桐山念は頷いた。「もちろん。出張中でもあなたのことを想って、見るたびにムズムズして、すぐにでも飛んで帰りたくなるようにしたいの。」
「じゃあ、私をもっと綺麗に加工してね。」
「必要ないわ。私たちの泉はこんなに可愛いんだから、生まれつきの美人よ。どう撮っても綺麗だし、それに私の撮影技術を信じてないの?」
南雲泉は即座に何度も頷いた。「信じてる信じてる、絶対に信じてます。」
数十分後、南雲泉は既に何着も服を買っていたが、桐山念は一着も買っていなかった。
南雲泉はすぐに不思議そうに言った。「念、普段は服が大好きだったじゃない?今日はどうしたの?私のばかり買って、早く自分の分も選んでよ。」
「私は…」桐山念は一瞬躊躇してから言った。

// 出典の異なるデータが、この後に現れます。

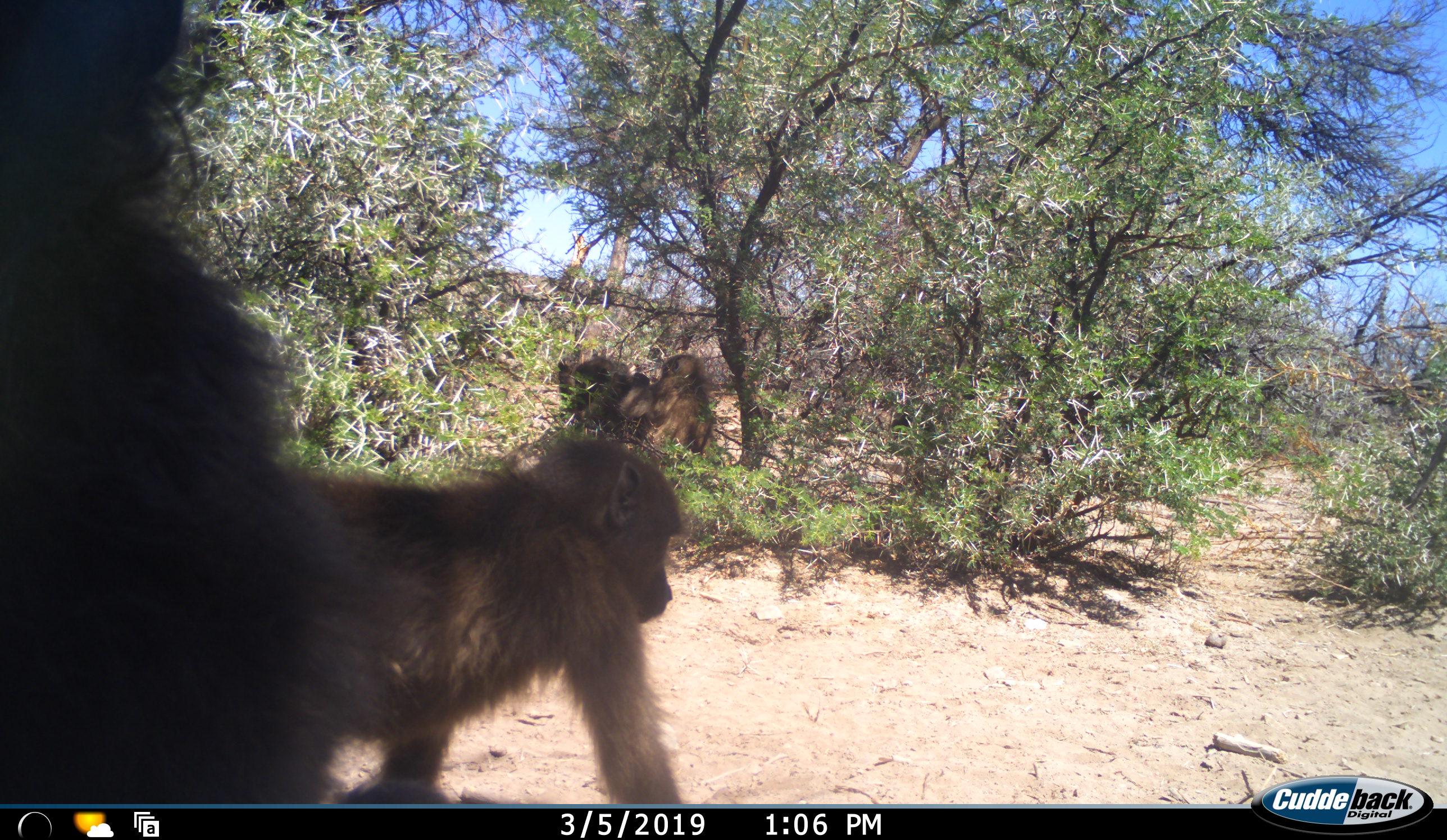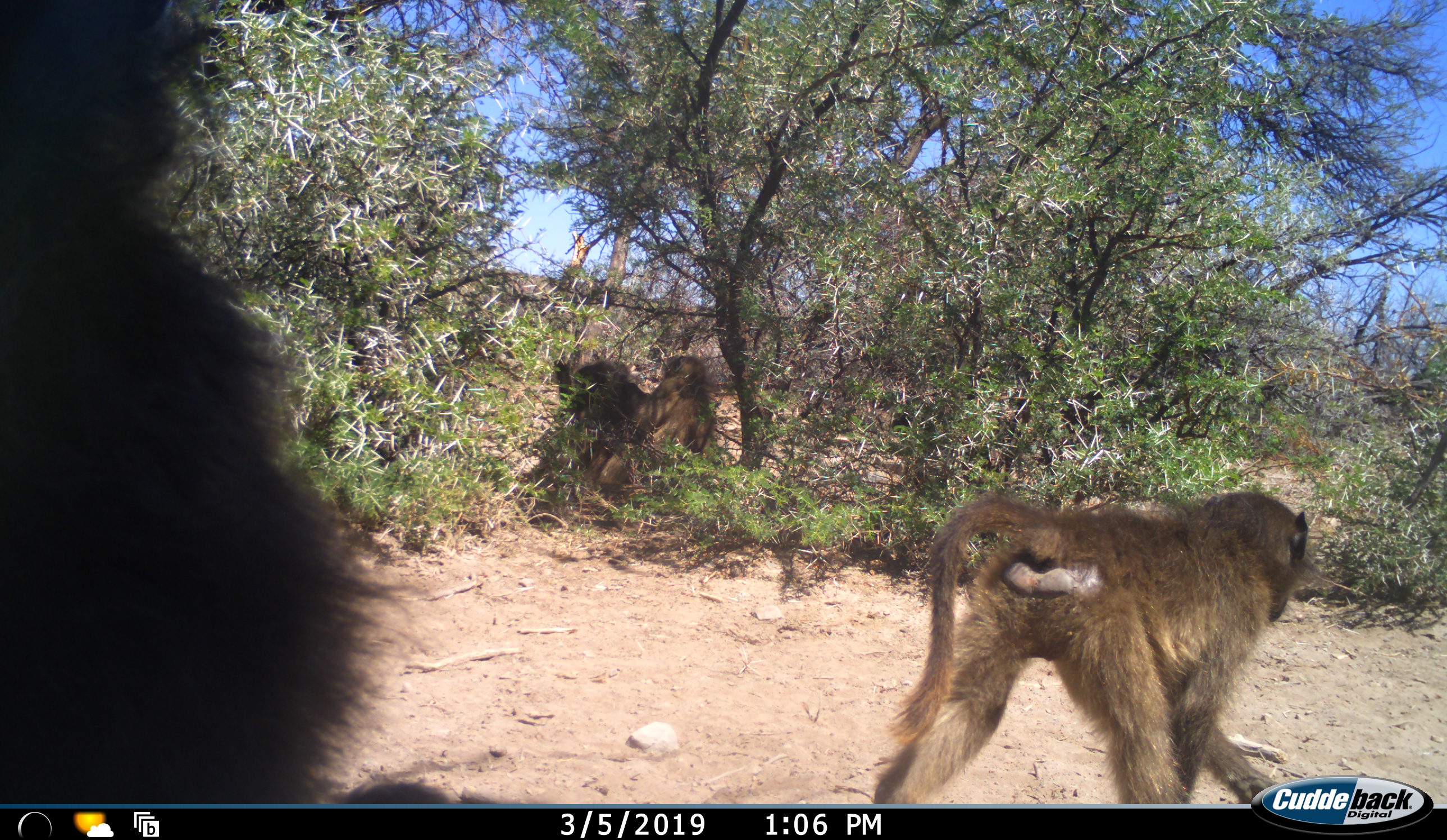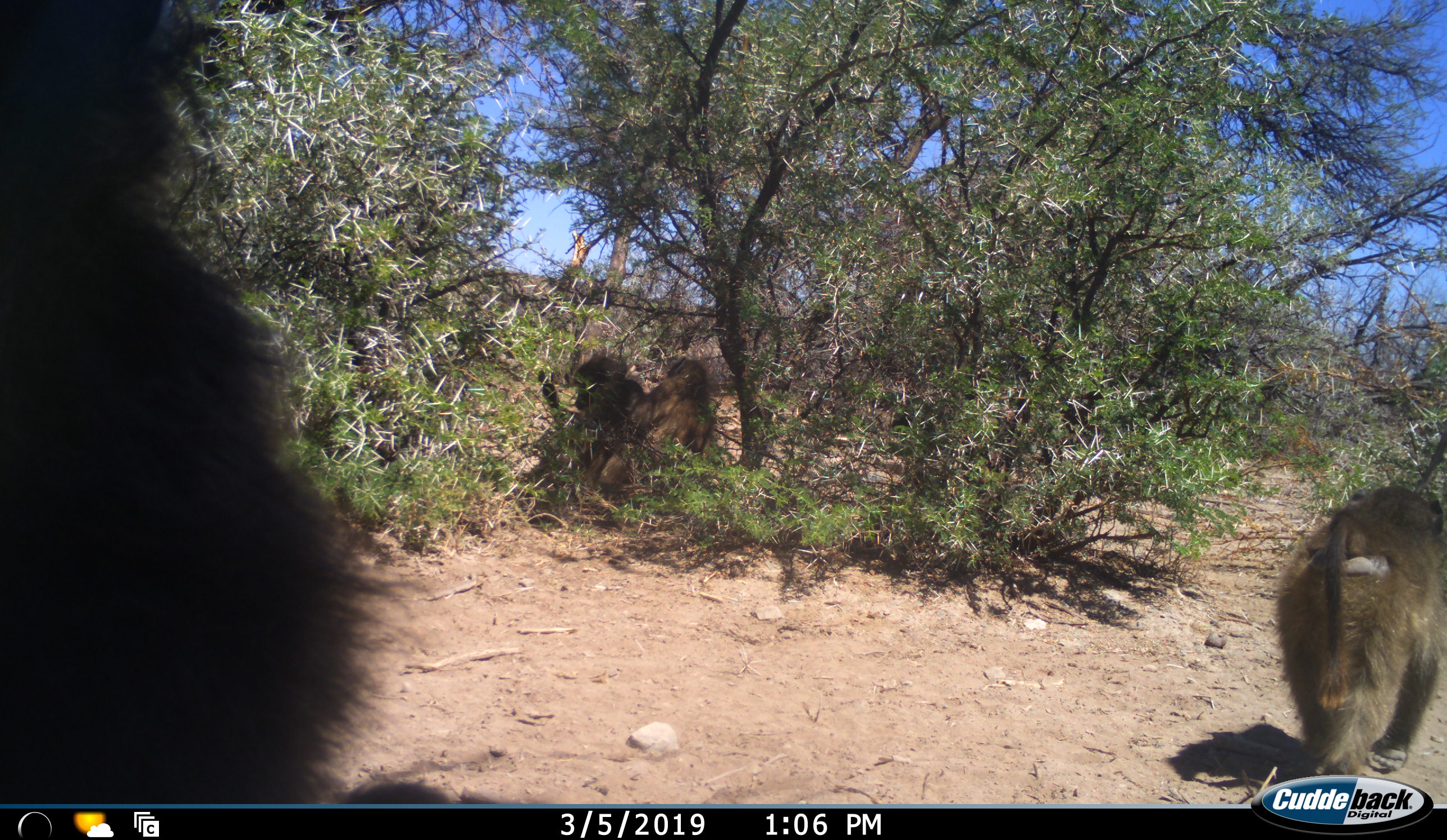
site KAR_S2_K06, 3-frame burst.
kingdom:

「買いたくないの。」
「買おうよ買おうよ、暁が払ってくれるって言ってたじゃない?好きなのを選んでよ。」
先日のことを思い出し、桐山念は目を伏せ、興味なさそうに言った。「買わない。どうせ見てくれる人もいないし。」
この言葉を聞いて、南雲泉はすぐに何かを察し、そっと近寄って尋ねた。「喧嘩したの?」
「うん。」桐山念は頷いた。
「話してくれる?」
「大したことじゃないの。カップル間のちょっとした摩擦だけど、腹立つのは、彼が全然なだめてくれないこと。私が怒るままにして、私から機嫌が直ったら仲直りに来いって考えてるの。ふん…私なんか行かないわ。」
「今回は彼が来ないなら、私も絶対に行かない。」桐山念は怒って言った。
否定できないが、桐山念は本当に美しく、怒っているときでさえ極めて魅力的だった。